Démission de Saad Hariri : pas de panique sur les marchés

Finance

Plusieurs hauts responsables, ainsi que des représentants du secteur bancaire ont voulu se montrer rassurants, deux jours après l'annonce du Premier ministre.

07/11/2017

La réaction des marchés suite à l'annonce samedi de la démission du Premier ministre Saad Hariri a été « proportionnée », compte tenu de la « gravité » de la situation et de son caractère « inattendu ». C'est peu ou prou dans ces termes que plusieurs sources bancaires anonymes contactées par L'Orient-Le Jour ont qualifié la situation des marchés financiers hier, deux jours après le discours inattendu de M. Hariri depuis Riyad, retransmis par la chaîne d'informations saoudienne al-Arabiya.

« On peut presque dire qu'on a eu de la chance que cette annonce ait eu lieu un samedi, quand les banques étaient fermées », a indiqué l'une d'entre elles, avant d'expliquer que cela avait laissé du temps aux pouvoirs publics, à la Banque du Liban (BDL), ainsi qu'aux banquiers de rassurer les marchés.

 

Baisses relativement contenues
De fait, si les marchés financiers ont réagi lundi aux développements politiques du week-end, les baisses constatées étaient relativement contenues, a indiqué hier Le Commerce du Levant sur son site internet, soulignant que les prix des eurobonds libanais avaient perdu entre 2 et 5 points selon les maturités. À la mi-journée, l'eurobond arrivant à échéance en 2022, par exemple, s'échangeait à 96,95 cents, son plus bas niveau depuis le début de l'année, selon les données de Thomson Reuters. « Cette baisse s'inscrit dans une tendance globalement baissière sur les marchés émergents et régionaux », a toutefois nuancé le responsable des marchés des capitaux de FFA Private Bank, Fayçal Barbir, auprès du magazine économique. « Il y a effectivement eu des ventes et des ajustements de portefeuille, mais dans des volumes relativement limités. Il n'y a pas eu de mouvement de panique », a-t-il ajouté.

 

(Lire aussi : Démission de Hariri : quelles conséquences sur l'économie)

 

En parallèle, les prix des contrats qui permettent de se couvrir contre le risque de défaut de l'État libanais, les Credit Default Swap (CDS), ont augmenté. « Les CDS qui étaient à 475 points de base vendredi ont franchi la barre des 500 points, avec des hausses situées entre 30 et 40 points. Mais, là encore, on ne peut pas parler de panique », a poursuivi M. Barbir. Pour l'ensemble des banquiers contactés, la réaction des marchés a même été clémente.

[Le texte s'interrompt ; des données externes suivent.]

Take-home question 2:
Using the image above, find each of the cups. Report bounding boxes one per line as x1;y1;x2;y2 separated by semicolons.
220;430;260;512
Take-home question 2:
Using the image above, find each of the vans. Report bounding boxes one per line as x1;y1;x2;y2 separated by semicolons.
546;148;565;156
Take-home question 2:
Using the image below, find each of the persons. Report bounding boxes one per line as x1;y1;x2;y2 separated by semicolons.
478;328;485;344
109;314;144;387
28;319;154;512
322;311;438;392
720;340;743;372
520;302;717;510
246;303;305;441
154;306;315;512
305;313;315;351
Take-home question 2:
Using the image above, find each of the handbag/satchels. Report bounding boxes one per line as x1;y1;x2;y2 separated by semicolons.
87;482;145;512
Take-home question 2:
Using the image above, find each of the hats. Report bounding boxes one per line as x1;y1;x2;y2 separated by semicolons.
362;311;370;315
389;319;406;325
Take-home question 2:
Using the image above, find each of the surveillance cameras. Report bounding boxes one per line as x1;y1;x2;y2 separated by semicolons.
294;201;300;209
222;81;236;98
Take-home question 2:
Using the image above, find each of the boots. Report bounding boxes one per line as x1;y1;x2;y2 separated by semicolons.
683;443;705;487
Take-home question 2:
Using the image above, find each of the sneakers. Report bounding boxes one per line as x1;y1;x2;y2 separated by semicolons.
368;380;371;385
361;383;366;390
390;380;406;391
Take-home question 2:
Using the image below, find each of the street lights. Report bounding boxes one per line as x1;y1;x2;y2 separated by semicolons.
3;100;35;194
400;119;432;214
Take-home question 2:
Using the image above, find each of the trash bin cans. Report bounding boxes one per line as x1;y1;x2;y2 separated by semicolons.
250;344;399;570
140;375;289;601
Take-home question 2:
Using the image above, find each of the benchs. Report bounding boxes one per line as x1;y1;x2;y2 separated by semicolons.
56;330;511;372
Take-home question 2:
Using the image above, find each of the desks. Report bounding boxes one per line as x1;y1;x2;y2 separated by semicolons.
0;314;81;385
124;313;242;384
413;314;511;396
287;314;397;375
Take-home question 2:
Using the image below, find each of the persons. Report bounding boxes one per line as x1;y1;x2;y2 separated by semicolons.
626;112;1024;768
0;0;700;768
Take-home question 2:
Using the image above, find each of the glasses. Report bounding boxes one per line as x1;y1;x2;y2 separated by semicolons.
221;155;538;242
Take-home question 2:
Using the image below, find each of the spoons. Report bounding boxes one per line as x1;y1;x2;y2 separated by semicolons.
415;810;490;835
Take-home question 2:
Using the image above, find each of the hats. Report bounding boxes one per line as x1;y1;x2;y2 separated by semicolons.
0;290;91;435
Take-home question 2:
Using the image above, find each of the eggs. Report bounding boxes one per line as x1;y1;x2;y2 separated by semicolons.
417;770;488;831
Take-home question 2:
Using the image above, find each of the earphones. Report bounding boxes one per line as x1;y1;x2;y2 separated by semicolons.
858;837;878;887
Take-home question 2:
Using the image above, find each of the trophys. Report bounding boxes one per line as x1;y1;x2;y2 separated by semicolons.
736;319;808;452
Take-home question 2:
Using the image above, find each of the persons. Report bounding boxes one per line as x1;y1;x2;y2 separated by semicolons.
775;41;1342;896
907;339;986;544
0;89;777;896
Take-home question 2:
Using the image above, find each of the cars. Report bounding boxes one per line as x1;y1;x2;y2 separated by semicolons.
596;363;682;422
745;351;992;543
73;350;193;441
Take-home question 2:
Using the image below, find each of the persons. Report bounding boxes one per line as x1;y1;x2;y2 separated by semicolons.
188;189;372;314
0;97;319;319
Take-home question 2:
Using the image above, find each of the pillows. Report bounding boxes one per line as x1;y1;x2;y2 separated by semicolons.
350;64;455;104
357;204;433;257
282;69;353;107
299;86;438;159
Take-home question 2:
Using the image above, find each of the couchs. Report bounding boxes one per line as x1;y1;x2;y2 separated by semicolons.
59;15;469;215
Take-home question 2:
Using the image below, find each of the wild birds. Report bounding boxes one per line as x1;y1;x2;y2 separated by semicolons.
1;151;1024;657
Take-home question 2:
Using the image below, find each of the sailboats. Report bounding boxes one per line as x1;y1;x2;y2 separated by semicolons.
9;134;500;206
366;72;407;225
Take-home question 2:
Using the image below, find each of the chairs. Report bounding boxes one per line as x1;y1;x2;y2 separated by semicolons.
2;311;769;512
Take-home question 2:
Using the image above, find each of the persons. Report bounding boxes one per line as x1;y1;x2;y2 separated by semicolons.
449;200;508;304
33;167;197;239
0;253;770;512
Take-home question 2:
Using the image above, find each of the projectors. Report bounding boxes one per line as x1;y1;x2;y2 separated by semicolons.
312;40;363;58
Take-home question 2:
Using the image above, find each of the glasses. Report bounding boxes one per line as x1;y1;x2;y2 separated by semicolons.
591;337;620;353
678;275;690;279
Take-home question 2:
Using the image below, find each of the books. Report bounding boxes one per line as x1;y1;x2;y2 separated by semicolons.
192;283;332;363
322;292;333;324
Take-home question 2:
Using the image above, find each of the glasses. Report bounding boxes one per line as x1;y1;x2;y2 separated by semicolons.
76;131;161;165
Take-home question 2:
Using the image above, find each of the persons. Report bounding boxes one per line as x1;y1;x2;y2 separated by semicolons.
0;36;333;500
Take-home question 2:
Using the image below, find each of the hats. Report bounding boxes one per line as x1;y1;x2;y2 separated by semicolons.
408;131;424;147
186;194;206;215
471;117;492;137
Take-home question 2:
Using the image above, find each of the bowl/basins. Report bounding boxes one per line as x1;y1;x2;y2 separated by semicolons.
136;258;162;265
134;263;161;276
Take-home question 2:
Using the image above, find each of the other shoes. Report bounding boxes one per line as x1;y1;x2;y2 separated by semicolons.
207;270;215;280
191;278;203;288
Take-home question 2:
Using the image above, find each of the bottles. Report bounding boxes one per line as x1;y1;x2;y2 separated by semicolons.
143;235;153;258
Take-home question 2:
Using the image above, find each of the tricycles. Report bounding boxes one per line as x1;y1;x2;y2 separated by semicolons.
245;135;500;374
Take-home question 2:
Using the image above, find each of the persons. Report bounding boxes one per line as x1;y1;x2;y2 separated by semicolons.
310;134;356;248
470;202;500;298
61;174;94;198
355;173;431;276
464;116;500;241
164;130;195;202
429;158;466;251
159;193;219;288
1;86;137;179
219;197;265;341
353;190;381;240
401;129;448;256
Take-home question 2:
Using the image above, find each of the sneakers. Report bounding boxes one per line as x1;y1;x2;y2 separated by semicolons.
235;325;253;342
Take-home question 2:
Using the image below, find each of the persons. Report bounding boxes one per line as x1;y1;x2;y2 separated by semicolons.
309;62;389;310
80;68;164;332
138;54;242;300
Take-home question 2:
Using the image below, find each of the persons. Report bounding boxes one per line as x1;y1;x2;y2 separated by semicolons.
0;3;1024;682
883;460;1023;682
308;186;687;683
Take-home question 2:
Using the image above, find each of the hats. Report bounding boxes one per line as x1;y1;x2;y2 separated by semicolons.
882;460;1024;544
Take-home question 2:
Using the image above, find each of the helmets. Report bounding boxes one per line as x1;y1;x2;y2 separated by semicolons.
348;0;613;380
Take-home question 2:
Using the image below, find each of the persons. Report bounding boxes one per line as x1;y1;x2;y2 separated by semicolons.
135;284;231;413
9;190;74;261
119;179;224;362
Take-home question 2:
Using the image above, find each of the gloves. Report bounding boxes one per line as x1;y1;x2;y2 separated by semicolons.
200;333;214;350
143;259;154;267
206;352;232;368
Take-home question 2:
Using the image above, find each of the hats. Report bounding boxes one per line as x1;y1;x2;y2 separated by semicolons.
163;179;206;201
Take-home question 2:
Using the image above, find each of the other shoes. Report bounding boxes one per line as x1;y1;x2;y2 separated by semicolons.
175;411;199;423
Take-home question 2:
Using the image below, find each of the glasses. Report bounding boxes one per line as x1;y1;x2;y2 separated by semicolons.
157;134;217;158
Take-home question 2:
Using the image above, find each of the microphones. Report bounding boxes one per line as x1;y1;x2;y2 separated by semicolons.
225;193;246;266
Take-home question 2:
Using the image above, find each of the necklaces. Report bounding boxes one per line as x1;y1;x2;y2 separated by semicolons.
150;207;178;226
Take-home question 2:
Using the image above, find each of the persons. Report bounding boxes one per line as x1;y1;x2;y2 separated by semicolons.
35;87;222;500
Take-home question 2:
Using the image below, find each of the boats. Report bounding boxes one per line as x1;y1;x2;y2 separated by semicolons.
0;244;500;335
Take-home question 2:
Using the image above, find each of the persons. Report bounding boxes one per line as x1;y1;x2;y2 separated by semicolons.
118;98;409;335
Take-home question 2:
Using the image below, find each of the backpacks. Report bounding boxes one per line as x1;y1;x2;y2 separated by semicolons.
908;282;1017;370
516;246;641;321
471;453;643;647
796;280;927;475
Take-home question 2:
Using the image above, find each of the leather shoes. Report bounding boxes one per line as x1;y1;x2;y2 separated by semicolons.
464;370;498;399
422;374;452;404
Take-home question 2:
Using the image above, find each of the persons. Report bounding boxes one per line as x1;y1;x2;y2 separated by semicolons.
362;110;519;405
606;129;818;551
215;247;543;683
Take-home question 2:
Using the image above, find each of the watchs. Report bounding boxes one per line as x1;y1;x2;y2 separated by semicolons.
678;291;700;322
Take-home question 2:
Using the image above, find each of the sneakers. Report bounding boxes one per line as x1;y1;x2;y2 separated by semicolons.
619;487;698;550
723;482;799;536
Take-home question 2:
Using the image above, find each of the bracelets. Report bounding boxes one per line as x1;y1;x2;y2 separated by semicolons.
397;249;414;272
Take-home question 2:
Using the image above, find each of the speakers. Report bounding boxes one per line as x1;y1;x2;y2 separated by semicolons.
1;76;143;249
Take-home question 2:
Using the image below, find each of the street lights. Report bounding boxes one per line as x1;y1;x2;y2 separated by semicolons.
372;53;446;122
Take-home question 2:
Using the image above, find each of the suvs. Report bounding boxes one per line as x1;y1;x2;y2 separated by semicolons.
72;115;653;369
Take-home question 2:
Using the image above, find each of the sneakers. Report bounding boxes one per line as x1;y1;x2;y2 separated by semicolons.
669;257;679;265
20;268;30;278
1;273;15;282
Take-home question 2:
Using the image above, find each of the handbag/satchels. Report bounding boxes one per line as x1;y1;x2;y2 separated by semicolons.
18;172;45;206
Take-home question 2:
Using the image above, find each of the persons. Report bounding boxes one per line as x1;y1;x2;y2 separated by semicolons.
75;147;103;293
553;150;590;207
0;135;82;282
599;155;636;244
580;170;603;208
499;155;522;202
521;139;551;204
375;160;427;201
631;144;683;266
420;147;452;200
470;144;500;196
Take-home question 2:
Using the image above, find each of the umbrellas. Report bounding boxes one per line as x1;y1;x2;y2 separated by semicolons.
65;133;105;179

« Cette réaction est normale. Les investisseurs n'aiment pas les surprises (...). Or cette démission n'était pas prévue et on ne sait pas quand et comment cette situation va être résolue », précise l'un d'entre eux. À la Bourse de Beyrouth (BSE), les actions de la société de reconstruction et de développement du centre-ville, établie par Rafic Hariri, père du Premier ministre démissionnaire, ont perdu plus de 7 % à la clôture de la séance d'hier. En revanche, les actions bancaires ont relativement bien résisté. L'action GDR de Bank Audi a reculé de 3,14 % contre une baisse de 2 % pour l'action ordinaire par rapport à vendredi. L'action GDR de BLOM Bank a, elle, reculé dans le même temps de 1,42 %, tandis que l'action ordinaire de la banque a perdu 1,71 %, entre autres. D'autre part, la capitalisation de la BSE a baissé de 2,05 %, le volume et la valeur des transactions n'étant pas particulièrement importants.

Sur le plan monétaire, enfin, la situation semble également sous contrôle, à en croire les déclarations rassurantes faites par plusieurs hauts responsables et représentants du secteur bancaire à l'issue d'une réunion hier à Baabda avec le président de la République Michel Aoun. Cette réunion a notamment rassemblé le ministre des Finances Ali Hassan Khalil, le gouverneur de la BDL Riad Salamé, le président de la commission parlementaire des Finances, le député Ibrahim Kanaan, et le président de l'Association des banques Joseph Torbey. Ce dernier a notamment assuré, hier, qu'il n'y avait pas de ruée des déposants vers les banques pour convertir leurs dépôts en dollars, une affirmation reprise par plusieurs banquiers anonymes. « Il y a eu une demande de dollars, mais elle n'a pas atteint un niveau dramatique », a relevé l'un d'eux. D'autres ont néanmoins confirmé que les banques avaient convenu de refuser les conversions sur les dépôts à terme.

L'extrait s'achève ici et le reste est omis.